If this was the new Star Wars movie you can be guaranteed that the release would be taking place.

On that topic,  Newt Gingrich calling this a “cyberwar” strikes me as a more than a bit hyperbolic:

FILED UNDER: Entertainment, Popular Culture, Terrorism, , ,
Steven L. Taylor
About Steven L. Taylor
Steven L. Taylor is a Professor of Political Science and a College of Arts and Sciences Dean. His main areas of expertise include parties, elections, and the institutional design of democracies. His most recent book is the co-authored A Different Democracy: American Government in a 31-Country Perspective. He earned his Ph.D. from the University of Texas and his BA from the University of California, Irvine. He has been blogging since 2003 (originally at the now defunct Poliblog). Follow Steven on Twitter


  1. C. Clavin says:

    Sony is a Japanese business.
    The Korean Child-King should not be allowed to threaten us.
    But it is not Sony’s problem. Their only problem is the bottom line. Even with Star Wars…when you calculate the potential liabilities…their decision is a no-brainer.
    Also…when was the last time Newt was right about anything? 16 years ago when he still believed in Climate Change?

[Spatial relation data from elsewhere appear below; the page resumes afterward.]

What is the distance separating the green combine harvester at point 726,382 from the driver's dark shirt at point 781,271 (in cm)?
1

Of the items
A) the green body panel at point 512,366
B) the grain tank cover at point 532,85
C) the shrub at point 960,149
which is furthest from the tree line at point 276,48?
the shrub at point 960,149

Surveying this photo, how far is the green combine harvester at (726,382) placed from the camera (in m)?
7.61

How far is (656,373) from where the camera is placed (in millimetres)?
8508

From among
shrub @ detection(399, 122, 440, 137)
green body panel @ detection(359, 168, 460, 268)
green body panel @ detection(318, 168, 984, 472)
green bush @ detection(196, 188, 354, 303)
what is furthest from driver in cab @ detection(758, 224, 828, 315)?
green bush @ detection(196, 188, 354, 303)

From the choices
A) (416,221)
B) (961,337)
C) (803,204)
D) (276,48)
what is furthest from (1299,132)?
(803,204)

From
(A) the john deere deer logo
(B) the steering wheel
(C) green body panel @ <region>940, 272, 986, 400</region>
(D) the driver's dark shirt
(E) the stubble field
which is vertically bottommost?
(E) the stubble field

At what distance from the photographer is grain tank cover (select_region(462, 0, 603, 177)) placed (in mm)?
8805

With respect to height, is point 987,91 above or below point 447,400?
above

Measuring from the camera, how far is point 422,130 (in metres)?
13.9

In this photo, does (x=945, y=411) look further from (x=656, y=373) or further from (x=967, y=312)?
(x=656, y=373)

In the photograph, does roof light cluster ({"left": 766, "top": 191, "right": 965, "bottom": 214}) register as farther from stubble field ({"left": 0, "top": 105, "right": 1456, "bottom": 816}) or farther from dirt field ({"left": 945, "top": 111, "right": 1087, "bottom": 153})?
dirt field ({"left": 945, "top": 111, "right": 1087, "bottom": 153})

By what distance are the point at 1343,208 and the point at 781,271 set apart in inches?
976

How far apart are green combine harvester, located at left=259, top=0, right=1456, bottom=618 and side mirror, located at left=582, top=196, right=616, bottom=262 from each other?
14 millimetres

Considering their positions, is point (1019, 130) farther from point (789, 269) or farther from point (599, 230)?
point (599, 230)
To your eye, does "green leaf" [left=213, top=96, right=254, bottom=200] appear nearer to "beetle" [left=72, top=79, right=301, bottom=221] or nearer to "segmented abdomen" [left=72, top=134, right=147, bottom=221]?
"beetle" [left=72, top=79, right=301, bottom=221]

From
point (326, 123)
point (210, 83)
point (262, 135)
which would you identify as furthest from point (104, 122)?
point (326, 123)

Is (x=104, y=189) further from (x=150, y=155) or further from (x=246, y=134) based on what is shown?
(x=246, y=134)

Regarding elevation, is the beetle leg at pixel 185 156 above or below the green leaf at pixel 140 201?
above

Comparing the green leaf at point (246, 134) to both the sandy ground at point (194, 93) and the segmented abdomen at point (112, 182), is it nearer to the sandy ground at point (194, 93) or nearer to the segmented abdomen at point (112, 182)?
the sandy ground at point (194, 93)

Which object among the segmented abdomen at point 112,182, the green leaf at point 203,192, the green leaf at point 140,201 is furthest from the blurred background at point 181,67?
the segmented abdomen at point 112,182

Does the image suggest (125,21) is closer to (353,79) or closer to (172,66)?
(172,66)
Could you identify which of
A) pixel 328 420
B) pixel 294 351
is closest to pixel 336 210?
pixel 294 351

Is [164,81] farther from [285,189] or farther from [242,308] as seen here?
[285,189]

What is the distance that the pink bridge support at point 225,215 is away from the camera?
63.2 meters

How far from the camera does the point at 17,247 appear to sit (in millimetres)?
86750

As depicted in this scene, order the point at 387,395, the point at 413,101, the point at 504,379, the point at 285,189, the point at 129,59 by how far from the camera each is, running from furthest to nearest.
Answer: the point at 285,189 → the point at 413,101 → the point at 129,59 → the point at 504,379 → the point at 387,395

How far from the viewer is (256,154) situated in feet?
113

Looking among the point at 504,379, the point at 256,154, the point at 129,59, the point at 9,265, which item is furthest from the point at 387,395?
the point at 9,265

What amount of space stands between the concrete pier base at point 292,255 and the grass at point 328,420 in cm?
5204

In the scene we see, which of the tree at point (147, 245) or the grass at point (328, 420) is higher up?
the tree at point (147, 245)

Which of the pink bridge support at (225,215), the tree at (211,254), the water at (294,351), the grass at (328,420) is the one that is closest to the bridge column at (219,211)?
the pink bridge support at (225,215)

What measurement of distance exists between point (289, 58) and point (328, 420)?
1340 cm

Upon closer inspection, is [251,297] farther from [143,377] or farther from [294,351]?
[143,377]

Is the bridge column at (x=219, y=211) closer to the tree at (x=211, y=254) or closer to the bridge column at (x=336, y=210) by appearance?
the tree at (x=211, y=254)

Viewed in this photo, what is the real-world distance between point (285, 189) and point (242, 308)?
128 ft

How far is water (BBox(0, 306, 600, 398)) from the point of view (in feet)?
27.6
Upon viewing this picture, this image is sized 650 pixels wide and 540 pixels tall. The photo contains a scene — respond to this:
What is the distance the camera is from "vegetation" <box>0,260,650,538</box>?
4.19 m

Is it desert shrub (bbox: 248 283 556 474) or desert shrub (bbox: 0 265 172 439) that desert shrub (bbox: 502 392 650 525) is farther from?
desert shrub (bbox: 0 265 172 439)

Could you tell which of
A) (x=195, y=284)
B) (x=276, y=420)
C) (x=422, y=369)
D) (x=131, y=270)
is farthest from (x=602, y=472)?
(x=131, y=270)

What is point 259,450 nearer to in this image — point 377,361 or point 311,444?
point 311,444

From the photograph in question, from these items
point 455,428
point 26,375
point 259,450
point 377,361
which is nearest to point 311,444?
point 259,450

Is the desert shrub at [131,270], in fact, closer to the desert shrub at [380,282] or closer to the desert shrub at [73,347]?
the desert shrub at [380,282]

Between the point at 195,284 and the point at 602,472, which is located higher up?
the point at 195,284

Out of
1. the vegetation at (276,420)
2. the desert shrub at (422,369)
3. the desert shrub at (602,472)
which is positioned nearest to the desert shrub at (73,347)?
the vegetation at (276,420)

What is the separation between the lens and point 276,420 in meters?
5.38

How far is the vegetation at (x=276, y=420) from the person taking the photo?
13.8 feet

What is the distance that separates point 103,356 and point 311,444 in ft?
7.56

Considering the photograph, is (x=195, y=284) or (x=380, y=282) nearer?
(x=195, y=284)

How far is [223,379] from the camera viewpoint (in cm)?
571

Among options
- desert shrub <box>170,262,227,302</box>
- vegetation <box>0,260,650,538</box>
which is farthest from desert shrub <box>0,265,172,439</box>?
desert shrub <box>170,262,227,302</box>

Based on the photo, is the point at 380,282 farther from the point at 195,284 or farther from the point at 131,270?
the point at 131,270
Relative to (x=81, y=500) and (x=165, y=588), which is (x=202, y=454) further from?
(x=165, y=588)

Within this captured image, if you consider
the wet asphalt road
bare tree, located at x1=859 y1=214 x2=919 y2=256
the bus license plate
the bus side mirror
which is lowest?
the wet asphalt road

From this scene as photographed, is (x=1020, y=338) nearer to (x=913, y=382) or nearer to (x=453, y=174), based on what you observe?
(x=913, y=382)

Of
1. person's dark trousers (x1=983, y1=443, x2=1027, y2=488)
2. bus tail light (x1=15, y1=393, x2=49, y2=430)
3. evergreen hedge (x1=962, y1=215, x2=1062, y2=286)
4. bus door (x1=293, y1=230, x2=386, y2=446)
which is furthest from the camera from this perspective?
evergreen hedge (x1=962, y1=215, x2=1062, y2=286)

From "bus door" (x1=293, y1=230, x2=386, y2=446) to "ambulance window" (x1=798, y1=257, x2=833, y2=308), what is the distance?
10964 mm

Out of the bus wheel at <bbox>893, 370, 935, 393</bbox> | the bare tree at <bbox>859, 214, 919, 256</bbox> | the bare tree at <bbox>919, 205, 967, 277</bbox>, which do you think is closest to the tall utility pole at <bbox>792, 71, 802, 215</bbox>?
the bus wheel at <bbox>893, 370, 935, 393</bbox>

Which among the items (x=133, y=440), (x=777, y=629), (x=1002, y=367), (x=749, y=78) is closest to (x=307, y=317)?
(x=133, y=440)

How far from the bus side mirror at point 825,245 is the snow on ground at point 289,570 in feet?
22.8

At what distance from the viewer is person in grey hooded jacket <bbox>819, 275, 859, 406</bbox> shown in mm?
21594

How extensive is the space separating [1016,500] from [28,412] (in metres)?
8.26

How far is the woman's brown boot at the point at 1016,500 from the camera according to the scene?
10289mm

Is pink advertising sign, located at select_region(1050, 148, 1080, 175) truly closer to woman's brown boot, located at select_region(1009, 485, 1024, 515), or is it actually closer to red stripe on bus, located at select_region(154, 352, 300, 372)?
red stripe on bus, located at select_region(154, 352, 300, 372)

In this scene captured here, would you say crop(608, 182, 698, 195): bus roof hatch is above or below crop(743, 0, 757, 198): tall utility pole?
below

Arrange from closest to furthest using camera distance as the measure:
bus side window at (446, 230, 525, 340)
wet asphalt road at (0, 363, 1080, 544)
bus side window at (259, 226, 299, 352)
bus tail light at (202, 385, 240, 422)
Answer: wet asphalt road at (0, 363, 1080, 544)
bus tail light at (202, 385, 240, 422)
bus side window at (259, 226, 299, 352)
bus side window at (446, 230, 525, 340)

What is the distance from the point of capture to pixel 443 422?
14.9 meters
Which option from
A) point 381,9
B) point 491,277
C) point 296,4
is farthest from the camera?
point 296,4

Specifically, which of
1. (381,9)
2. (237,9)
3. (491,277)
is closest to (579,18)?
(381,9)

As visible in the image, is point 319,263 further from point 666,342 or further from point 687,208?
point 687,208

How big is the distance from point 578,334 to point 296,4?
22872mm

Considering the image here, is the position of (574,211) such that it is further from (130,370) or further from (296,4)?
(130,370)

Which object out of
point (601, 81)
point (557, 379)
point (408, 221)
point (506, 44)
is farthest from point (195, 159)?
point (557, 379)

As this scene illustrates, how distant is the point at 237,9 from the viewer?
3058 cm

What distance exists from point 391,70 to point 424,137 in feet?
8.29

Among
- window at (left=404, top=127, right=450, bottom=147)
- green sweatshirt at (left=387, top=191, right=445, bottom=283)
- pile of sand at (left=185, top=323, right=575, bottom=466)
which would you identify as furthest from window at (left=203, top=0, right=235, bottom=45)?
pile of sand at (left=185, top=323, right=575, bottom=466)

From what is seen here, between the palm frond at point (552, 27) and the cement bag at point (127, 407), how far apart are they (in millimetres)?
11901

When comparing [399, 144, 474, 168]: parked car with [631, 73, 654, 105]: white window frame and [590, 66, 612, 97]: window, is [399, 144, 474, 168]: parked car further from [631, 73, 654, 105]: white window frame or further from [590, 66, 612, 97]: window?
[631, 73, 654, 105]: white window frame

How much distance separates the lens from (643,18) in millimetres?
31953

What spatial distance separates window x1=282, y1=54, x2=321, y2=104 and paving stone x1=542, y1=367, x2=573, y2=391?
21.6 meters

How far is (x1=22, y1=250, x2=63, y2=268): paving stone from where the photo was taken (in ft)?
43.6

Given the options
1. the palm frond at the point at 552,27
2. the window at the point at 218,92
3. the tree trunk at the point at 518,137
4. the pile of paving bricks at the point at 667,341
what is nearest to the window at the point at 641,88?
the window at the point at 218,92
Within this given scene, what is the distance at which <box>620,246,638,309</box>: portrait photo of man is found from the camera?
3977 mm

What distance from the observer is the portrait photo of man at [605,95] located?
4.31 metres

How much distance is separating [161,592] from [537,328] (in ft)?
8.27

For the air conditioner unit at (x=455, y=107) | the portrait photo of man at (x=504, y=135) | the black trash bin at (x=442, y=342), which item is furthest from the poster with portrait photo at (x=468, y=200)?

  2. michael reynolds says:

    God may strike me dead for saying this, but Gingrich is right, and this is a lot more serious than you recognize. It is now impossible for Hollywood to touch North Korea as a topic. How long until ISIS or Iran are similarly off-limits?

    There is a real chilling effect here. I can guarantee you that scripts all over Hollywood are being rewritten or trashed because of this.

    Even in my own little sinecure I’ve had to deal with attempts at foreign censorship. My German publisher wanted me to remove any reference to gay characters. I refused. But I let the Swedes tone down a violent scene. And at the moment I have a Chinese publisher asking me to change all the Chinese characters in a book to Russians.

    Those decisions don’t end up being on my US or UK publishers, they end up being my call. So I’m giving up on the Chinese market because I won’t make the change, but I’m not sure all writers are in a position to do that. Intimidation has to be resisted, otherwise we subject ourselves to censorship.

  3. @michael reynolds: I take your point.

    I do think that this decision has as much to do with the shooting in Aurora as it does NK.

    My point is less that I am happy about the situation, but more that if Sony has made a profit/loss calculation here (along with the theaters) I am not surprised by the decision.

    To my main point: corporations use different calculations than do governments in these matters.

  4. Shawn L. says:

    To be fair, Sony is reacting more to the theater chains’ reactions. Sony was faced with a very patchy release, with potential viewers not knowing if they would be able to see it. This is not a surrender, it’s a retreat.

    So long as Sony reschedules (making the retreat merely a tactical one), I have no beef with them. I suspect they will be retooling their advertising to hype it as the film that North Korea doesn’t want you to see. Sony wants profit, it’s there to be had, but they were likely looking at a loss without rescheduling.

    It’s been only a day. The cancellation was the easy part. Getting a new release date however will be difficult. Especially since Sony will likely be looking for theater chains with a bit more spine, and contractual guarantees that the show will go on.

  5. Tyrell says:

    @Shawn L.: One option would be to go straight to bluray/dvd, Red Box, and pay for view. But a huge theater pemiere and opening date would be more dramatic. Imagine theaters packed with people. That would send a message the North Korean Kook.: bring it on !
    One thing for sure, North Korea will be helping Sony make a big profit.

  6. @Tyrell: I honestly think that the if Sony (and more specifically, AMC, Cinemark, etc,) though that would be the result of showing the film, it would be coming to a theater near you.

  7. gVOR08 says:

    Sony did make a business decision. It was driven by the theater chains, who also made business decisions. Presumably after consultation with their lawyers and insurers.

    I will fail to be surprised by the number of conservatives who will condemn these decisions. They seem to hate free enterprise when it doesn’t work out their way.

    The US government does need to respond. But I doubt we’ll hear about it when they do.